» **PROVIDED MATERIAL**:
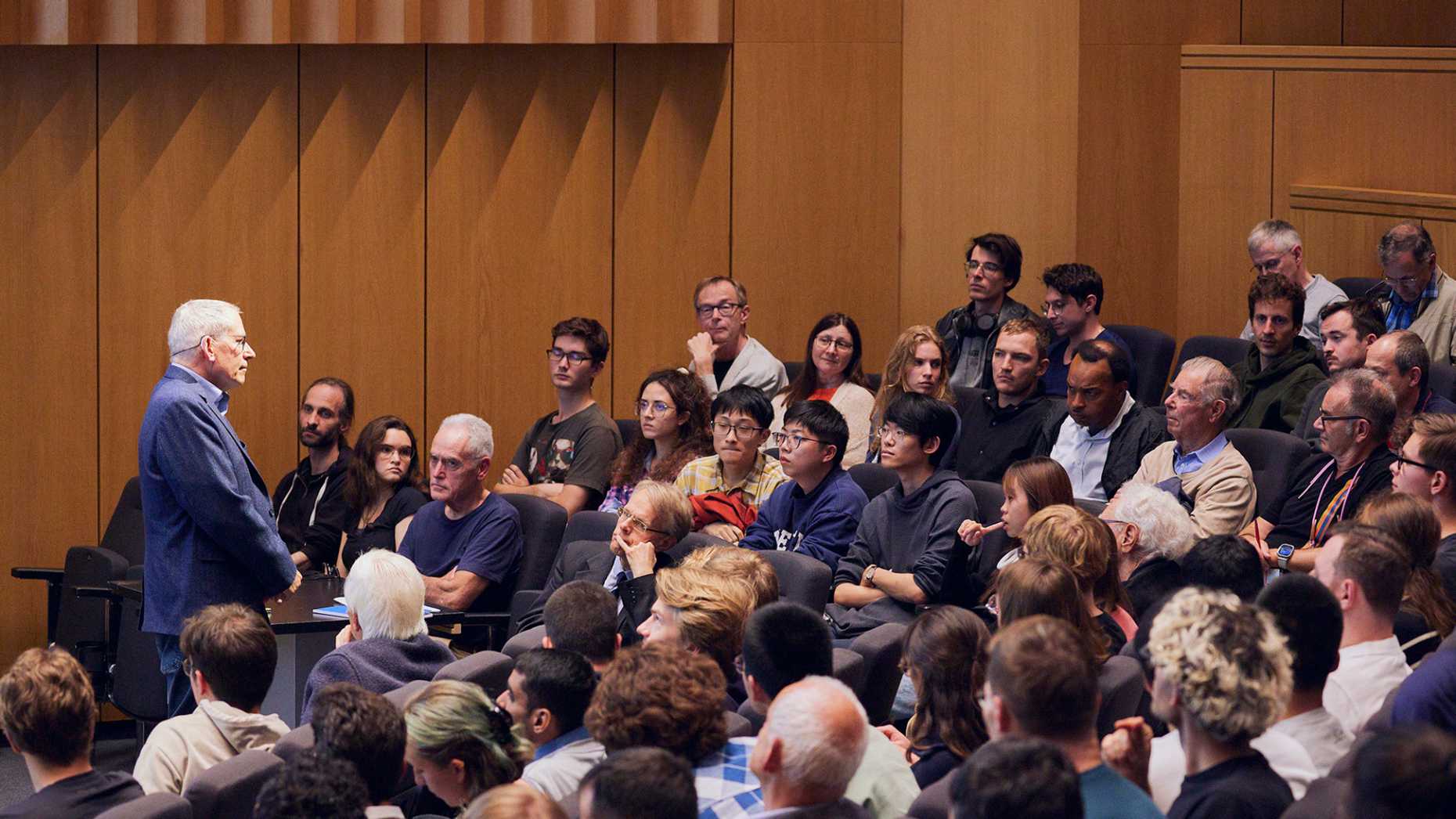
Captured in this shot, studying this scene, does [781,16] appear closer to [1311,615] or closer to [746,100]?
[746,100]

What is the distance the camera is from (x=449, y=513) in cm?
528

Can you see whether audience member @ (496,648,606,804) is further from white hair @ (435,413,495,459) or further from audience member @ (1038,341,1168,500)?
audience member @ (1038,341,1168,500)

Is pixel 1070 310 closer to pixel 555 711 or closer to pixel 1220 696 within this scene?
pixel 555 711

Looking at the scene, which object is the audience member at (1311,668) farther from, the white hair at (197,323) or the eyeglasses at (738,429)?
the white hair at (197,323)

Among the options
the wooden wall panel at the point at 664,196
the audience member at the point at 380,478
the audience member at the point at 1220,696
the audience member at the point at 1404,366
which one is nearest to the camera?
the audience member at the point at 1220,696

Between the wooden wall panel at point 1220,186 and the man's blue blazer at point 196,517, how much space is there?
4496mm

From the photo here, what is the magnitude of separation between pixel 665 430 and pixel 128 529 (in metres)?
1.89

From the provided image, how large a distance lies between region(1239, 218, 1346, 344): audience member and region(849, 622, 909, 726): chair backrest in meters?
3.04

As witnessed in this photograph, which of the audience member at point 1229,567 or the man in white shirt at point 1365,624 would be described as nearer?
the man in white shirt at point 1365,624

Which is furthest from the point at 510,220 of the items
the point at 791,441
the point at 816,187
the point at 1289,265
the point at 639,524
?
the point at 1289,265

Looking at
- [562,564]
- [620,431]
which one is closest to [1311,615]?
[562,564]

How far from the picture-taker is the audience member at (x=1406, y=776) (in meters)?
1.99

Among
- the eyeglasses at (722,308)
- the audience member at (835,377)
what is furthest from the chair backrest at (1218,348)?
the eyeglasses at (722,308)

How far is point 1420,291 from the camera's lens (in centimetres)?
614
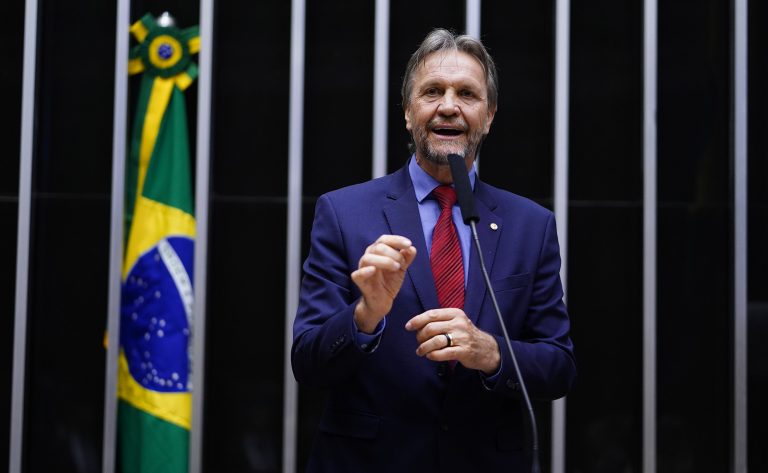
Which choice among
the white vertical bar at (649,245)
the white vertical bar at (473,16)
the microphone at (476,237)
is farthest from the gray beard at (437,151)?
the white vertical bar at (649,245)

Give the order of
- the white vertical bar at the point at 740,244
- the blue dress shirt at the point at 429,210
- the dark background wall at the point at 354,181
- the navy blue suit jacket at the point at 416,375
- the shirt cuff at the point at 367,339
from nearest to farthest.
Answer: the shirt cuff at the point at 367,339, the navy blue suit jacket at the point at 416,375, the blue dress shirt at the point at 429,210, the white vertical bar at the point at 740,244, the dark background wall at the point at 354,181

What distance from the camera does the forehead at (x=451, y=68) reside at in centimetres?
195

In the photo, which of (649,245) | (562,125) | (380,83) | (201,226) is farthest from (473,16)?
(201,226)

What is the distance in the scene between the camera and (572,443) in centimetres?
441

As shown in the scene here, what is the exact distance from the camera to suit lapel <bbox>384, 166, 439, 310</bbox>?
1.79m

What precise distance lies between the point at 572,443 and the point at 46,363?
Answer: 111 inches

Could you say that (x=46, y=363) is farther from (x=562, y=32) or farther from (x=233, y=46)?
(x=562, y=32)

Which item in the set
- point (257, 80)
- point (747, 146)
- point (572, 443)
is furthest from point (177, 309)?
point (747, 146)

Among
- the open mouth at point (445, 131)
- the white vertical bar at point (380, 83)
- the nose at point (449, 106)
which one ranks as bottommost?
the open mouth at point (445, 131)

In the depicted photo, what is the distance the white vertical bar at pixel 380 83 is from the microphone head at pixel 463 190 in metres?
2.63

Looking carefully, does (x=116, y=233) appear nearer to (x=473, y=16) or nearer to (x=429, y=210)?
(x=473, y=16)

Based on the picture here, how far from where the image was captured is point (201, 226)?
4309mm

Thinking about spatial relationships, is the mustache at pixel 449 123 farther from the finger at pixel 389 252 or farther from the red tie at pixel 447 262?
the finger at pixel 389 252

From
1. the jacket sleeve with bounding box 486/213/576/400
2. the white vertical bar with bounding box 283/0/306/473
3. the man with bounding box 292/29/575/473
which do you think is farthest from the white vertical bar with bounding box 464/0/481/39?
the jacket sleeve with bounding box 486/213/576/400
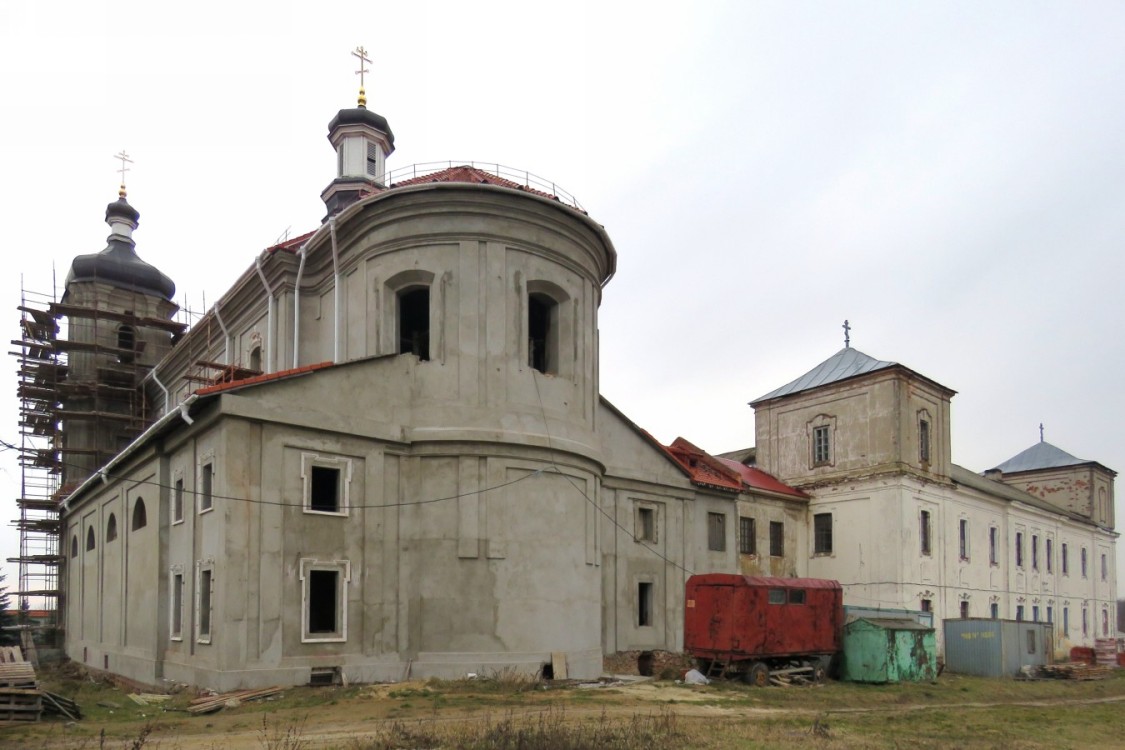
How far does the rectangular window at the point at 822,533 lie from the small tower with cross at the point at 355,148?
22486 mm

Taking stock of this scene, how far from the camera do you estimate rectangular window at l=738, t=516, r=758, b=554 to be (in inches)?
1441

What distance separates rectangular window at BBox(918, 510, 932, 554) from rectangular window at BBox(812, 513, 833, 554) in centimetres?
341

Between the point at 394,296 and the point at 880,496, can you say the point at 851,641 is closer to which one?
the point at 880,496

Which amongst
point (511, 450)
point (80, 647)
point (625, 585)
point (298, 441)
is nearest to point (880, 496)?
point (625, 585)

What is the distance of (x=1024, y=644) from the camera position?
120ft

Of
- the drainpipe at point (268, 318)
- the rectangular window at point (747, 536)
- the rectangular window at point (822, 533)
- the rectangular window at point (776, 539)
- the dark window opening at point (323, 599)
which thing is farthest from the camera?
the rectangular window at point (822, 533)

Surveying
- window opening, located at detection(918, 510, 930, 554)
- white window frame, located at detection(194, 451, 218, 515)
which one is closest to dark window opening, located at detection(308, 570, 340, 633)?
white window frame, located at detection(194, 451, 218, 515)

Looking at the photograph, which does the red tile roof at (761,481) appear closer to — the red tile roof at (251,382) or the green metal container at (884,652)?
the green metal container at (884,652)

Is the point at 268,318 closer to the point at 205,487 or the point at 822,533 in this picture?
the point at 205,487

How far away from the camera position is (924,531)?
39156 millimetres

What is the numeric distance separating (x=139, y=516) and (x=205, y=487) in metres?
5.96

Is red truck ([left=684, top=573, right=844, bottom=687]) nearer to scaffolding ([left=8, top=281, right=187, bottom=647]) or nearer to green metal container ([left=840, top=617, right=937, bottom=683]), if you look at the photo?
green metal container ([left=840, top=617, right=937, bottom=683])

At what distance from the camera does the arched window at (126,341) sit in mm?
44844

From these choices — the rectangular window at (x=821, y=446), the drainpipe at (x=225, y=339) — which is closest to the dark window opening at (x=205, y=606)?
the drainpipe at (x=225, y=339)
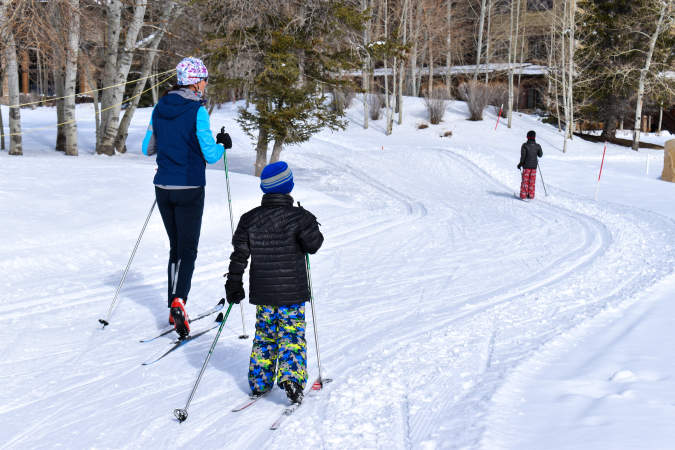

» **GIVEN PROBLEM**: Copy the records word for word from the line with "What is the numeric" to the last line of the records, both ends included. Leave the pictures out of your copy.

» **ANSWER TO THE EXERCISE**:
What is the numeric distance separating (x=139, y=516) and (x=205, y=487) in metres?
5.96

Is red truck ([left=684, top=573, right=844, bottom=687]) nearer to scaffolding ([left=8, top=281, right=187, bottom=647]) or nearer to green metal container ([left=840, top=617, right=937, bottom=683]), if you look at the photo?
green metal container ([left=840, top=617, right=937, bottom=683])

At what distance from the camera does the arched window at (126,341) sit in mm?
44844

From these choices — the rectangular window at (x=821, y=446), the drainpipe at (x=225, y=339) — which is closest to the dark window opening at (x=205, y=606)?
the drainpipe at (x=225, y=339)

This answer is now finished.